When energy leaders attend a big expo, it's not merely an exhibition—it's a world energy conversation in action. This year's Energy Expo saw executives, technologists, policymakers, and researchers coming together to discuss how oil and gas can evolve in a changing climate. Vituals Power Engineering was in attendance, watching hydrocarbons be repurposed for tomorrow.
World oil production had come around to roughly 103 million barrels per day in the early part of 2025, with increasing output from non-OPEC nations such as the U.S., Brazil, and Canada reconfiguring supply patterns. At the same time, global oil demand keeps rising—OPEC forecasts to over 113 million barrels per day by 2030 and 123 million barrels per day by 2050, keeping oil's roughly 30% of the energy mix.
Yet, price pressures are looming—benchmark crude declined to some $66–70 per barrel in mid‑2025, tested by rising Saudi output and global trade tension. American producers caution such cheap prices bring with them near-unprofitable levels.
AI is transforming operations across upstream drilling to downstream refining. Technologies highlighted include predictive maintenance, data-driven drilling optimization, and drone-enabled remote monitoring—cutting costs while improving safety.
With hydrogen's increasing prominence, talks centered around CCUS projects and blue hydrogen deployment strategies. Canada's Pathways Alliance rolled out multibillion-dollar CCS plans to decarbonize oil sands production.
Industry 4.0 innovation such as blockchain-based oil chain tracing and real-time IoT in pipelines holds the promise of transparency and traceability—albeit mainstream uptake remains in its infancy.
Instrument companies such as WIKA India showcased cutting-edge process sensors designed for hydrogen-ready pipes and refinery analytics to improve safety and efficiency.
India Energy Week 2025 witnessed ONGC and BP ink strategic MoUs on offshore exploration, carbon trading, and hydrogen technologies—a big indication of India's energy aspirations on a global platform. Likewise, the Economic Times Oil & Gas Annual Expo announced it would bring together more than 70 industry titans and 100+ exhibitors this November in New Delhi.
To lure exploratory and innovative investments, India overhauled its New Exploration Licensing Policy—promoting frontier basin exploration and transparency throughout permitting frameworks.
At conferences such as the Oil Gas & Power World Expo 2025 in Mumbai, more than 100 vendors and 10,000+ energy professionals attended. The exhibition featured integrated exploration & production, refining, power transmission, LNG, coatings, corrosion, and sustainability technologies.
WIKA India's stand was most prominent with cutting-edge technologies for hydrogen pipelines and analytics for smart energy systems. Other highlights presented at the exhibition included innovative pipeline coatings, gas analytics, smart drilling simulators, and portable gas sensors.

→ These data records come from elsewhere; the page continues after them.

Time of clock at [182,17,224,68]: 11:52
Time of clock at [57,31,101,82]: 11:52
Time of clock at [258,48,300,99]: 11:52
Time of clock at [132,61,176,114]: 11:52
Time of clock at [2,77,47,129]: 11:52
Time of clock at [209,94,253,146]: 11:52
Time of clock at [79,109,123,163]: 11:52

The expo wasn't tech-only—it was human. Investors walked through sustainable LNG terminals, entrepreneurs presented gas-hybrid conversion kits, and regulators negotiated emission trade frameworks. Coffee-chat arguments off the record were about hydrogen readiness, AI integration, and the best way to reconcile energy access with climate objectives.
These interactions led to tangible cooperation: pilot trials, research MoUs, and integrated policy roadmaps of energy security, decarbonization, and industrial strategy.

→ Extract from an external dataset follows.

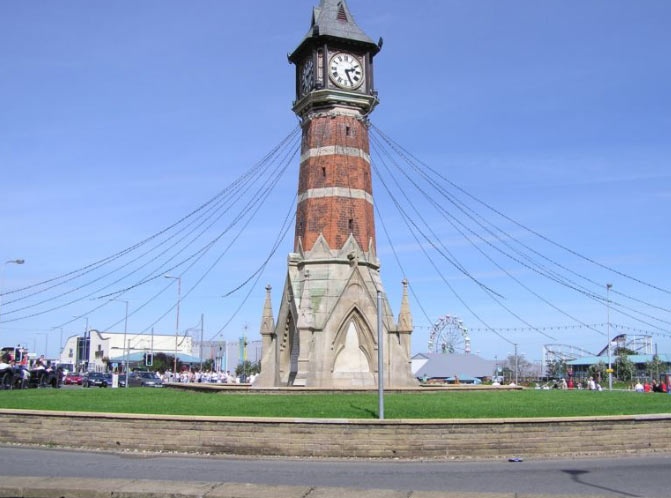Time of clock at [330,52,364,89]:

Executives with actionable objectives: pilot AI-driven exploration & production operations, backfit pipelines for hydrogen blending, pursue CCUS opportunities, and participate in global events such as India Energy Week and CERAWeek.
AI is utilized in predictive maintenance, real-time drilling optimization, sensor-based monitoring, and automated decision-making in exploration, pipelines, and refining infrastructure.

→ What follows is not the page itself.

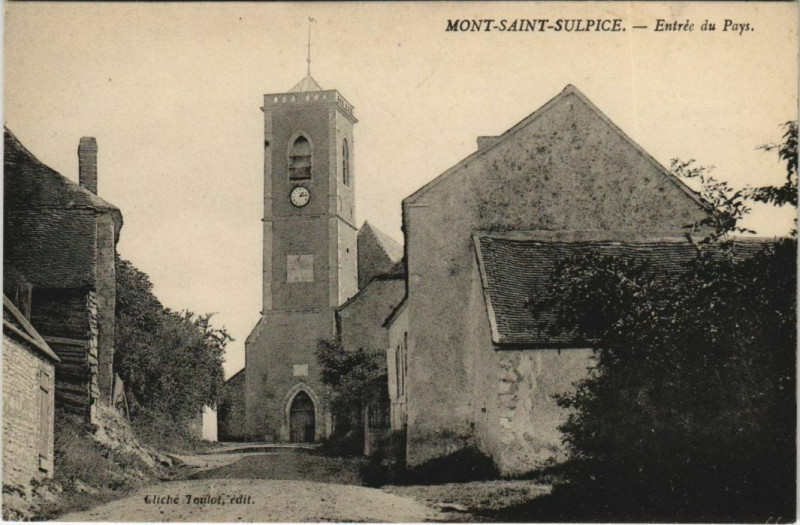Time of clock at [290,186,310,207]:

Global demand is expected to grow through 2030 and beyond, with sustained growth anticipated. Demand in OECD nations moderates, but Asia's industrial growth continues to drive the increase.
Natural gas is still essential—not only as a cleaner transition fuel but also as a hydrogen feedstock, power generation backup, and industrial application. Its importance is compounded by geopolitics and supply diversification initiatives.
Actions encompass carbon capture and storage integration, hydrogen blending, careful monitoring of gas flaring, and investment in circular energy technologies.
India is stepping up its position as a world energy hub—organizing expos to highlight innovation, ink strategic MoUs, and invite world investments for exploration, infrastructure, and renewables.
The Energy Expo confirmed that oil and gas, although mature, are by no means static—they are adapting through innovation, digitization, and integrated policy regimes. The industry is refocusing and repositioning itself within a low-carbon, technologically advanced future.